Given task 1: Print the Tisha Be-Av text between "As Bouena Sarfatty’s" and "deaths at Auschwitz.", inclusive.
Given task 2:
Answer these from the Tisha Be-Av text:
(a) Which prophet's words are read on the 9th day of Av?
(b) What year of expulsion from Spain is linked to the 9th of Av for Sephardic Jews?
(c) To which concentration camp were the cargo boats carrying the Jews of Rhodes headed?

** START Extract **

1871 Arba Tanijoth

Title page of the 1871 version of “Arba Ta’aniot.”

Ticha be’ave mos asentamos en bacho atomar tanid. La mama se veste de preto por honor de loz djidios Ke foueron masakrados a esta dato…

On Tisha B’Av, we sit on the floor and fast. Mother wears black in honor of the Jews Who were massacred on this date…

~ A reflection on Tisha Be-Av by Bouena Sarfatty, from Salonica, as published in Renee Levine Melammed, An Ode to Salonika (Indiana University Press, 2013), p. 143

Across the globe, the Jewish people have gathered for two millennia to read the harrowing words of the prophet Jeremiah on the 9th day of the Hebrew month of Av. “I will scatter them among the nations, that neither they nor their fathers have known,” the prophet warns, “and I will send the sword after them, until I have annihilated them.”

As Bouena Sarfatty’s reflection evokes, Tisha Be-Av is a holiday that commemorates a day of great calamity on the Jewish calendar. Mourning the Babylonian destruction of the Temple in Jerusalem in 586 BCE and the Roman destruction in 68 CE, Tisha Be-Av has become synonymous with the scattering of the Jewish population across the globe. For Sephardic Jews, the 9th of Av is also the infamous date attributed to the expulsion from Spain in 1492. In Seattle, it is also tragically associated with the German deportation of the Jews of Rhodes who spent their final Tisha Be-Av onboard small cargo boats headed to the Haidari concentration camp in Athens from which they were sent to their deaths at Auschwitz.

** END Extract **
** START Source material **

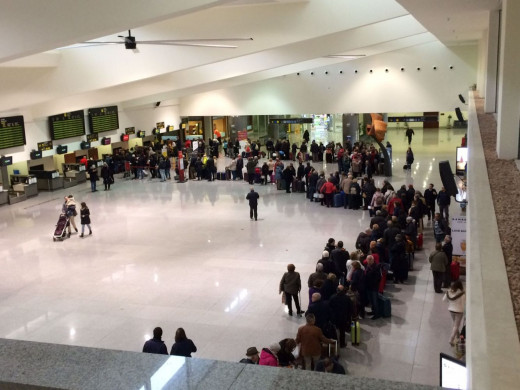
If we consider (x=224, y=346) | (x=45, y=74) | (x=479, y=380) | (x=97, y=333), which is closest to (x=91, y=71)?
(x=45, y=74)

** END Source material **

Response 1:
As Bouena Sarfatty’s reflection evokes, Tisha Be-Av is a holiday that commemorates a day of great calamity on the Jewish calendar. Mourning the Babylonian destruction of the Temple in Jerusalem in 586 BCE and the Roman destruction in 68 CE, Tisha Be-Av has become synonymous with the scattering of the Jewish population across the globe. For Sephardic Jews, the 9th of Av is also the infamous date attributed to the expulsion from Spain in 1492. In Seattle, it is also tragically associated with the German deportation of the Jews of Rhodes who spent their final Tisha Be-Av onboard small cargo boats headed to the Haidari concentration camp in Athens from which they were sent to their deaths at Auschwitz.

Response 2:
(a) Jeremiah
(b) 1492
(c) The Haidari concentration camp in Athens